Kraft Hockeyville, AHL style

Each year, small Canadian towns compete for the chance to host an “NHL” hockey game as part of the Kraft Hockeyville Challenge. In addition to the game itself, the winning town benefits with prize money, needed community support, financial contributions from the NHL and NHLPA and more. The “NHL game” is also supported with cross-promotional marketing, loads of press and a national television broadcast.

Clearly, it’s a big deal. In fact, it’s such a big deal that Tuesday night’s Buffalo Sabres-Ottawa Senators pre-season game featured most of one NHL team and approximately one-third of another. The Sabres dressed stars like Ryan Miller, Thomas Vanek and Tyler Myers while the Ottawa Senators literally sat every one of their stars. Seriously, Jarkko Ruutu was on the first line.

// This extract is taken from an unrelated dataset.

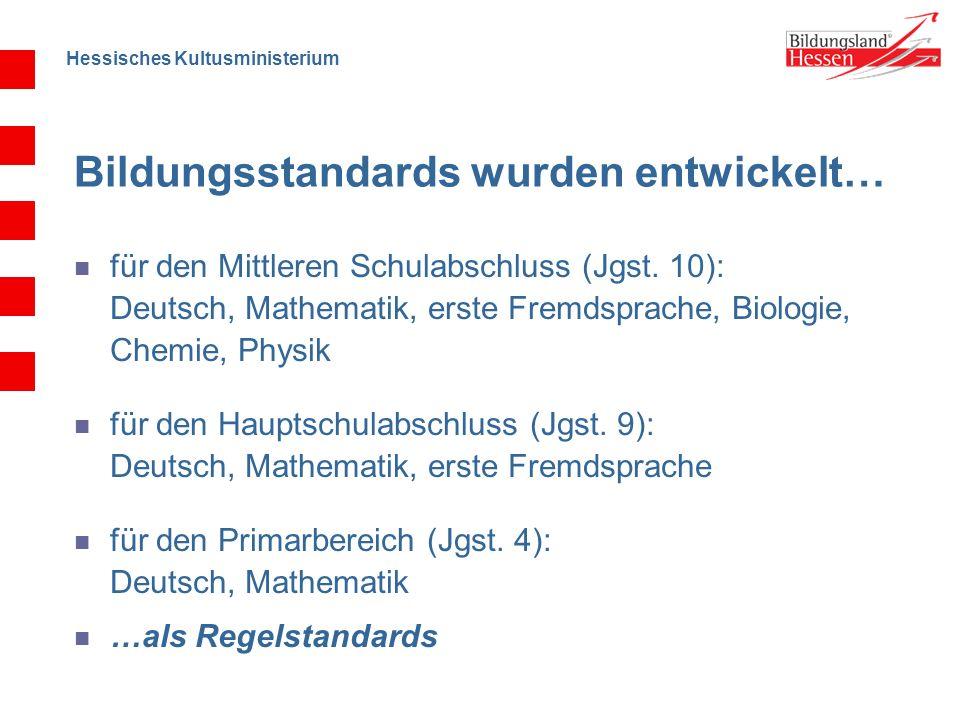 Hessisches Kultusministerium Bildungsstandards wurden entwickelt… für den Mittleren Schulabschluss (Jgst. 10): Deutsch, Mathematik, erste Fremdsprache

Congratulations Dundas! Enjoy your NHL… errr, AHL game.

During the second period of Tuesday night’s telecast, Commissioner Gary Bettmen said “grassroot events” like this help grow the game of hockey. How? That was one of the most boring games of hockey I’ve watched in a really long time. I can’t imagine anyone who watched the game thinking “I’ve got to get into hockey.” At least five of the Senators who played in Tuesday’s contest were cut/sent down to the AHL several hours after the game concluded. A few more of the Senators who played in that game will be sent down prior to the regular season starting too. Since when does grassroots mean half-assed?

Want to know what would have made the 2010 Kraft Hockeyville game better? How about Daniel Alfredsson, Jason Spezza, Milan Michalek, Alex Kovalev, Mike Fisher, Erik Karlsson, Sergei Gonchar or Nick Foligno? None of these players, true NHL players, dressed for the Senators. I realize it was an out of town pre-season game, but that’s part of the problem. Let’s put an end to this “Congrats winning town, let’s sink millions of dollars into a pre-season AHL game.” How about modifying the Kraft Hockeyville contest for a chance to host a real NHL game. A regular season NHL game. A game that features true NHL talent.

I know, I know. Blasphemy. As crazy as I may sound right now, think of this: The NHL will set up regular season games all over Europe or in American baseball parks, but they can’t give a small Canadian town a regular season game? I’m sure some readers will feel this opinion is way over the top, but I  think the NHL can do better. Hell, they should do better. Tuesday night’s game didn’t do justice to the quality of hockey that exists in the NHL today.

The game of hockey has never been as skilled, fast or fun to watch. Unfortunately, 2010′s Hockeyville game didn’t show it. Maybe next year, we can have Kraft Hockeyville, NHL style.

Comments (9)

  1. Totally agree. Teams should have an obligation to at least ice the top half of their roster. Next time a bottom feeder team (in terms of home game attendance) rolls through Canada have a game in some small town as their home game (so Canadian team is away team). This way a Canadian team doesn’t have to lose a home game and the ticket sales that go with it.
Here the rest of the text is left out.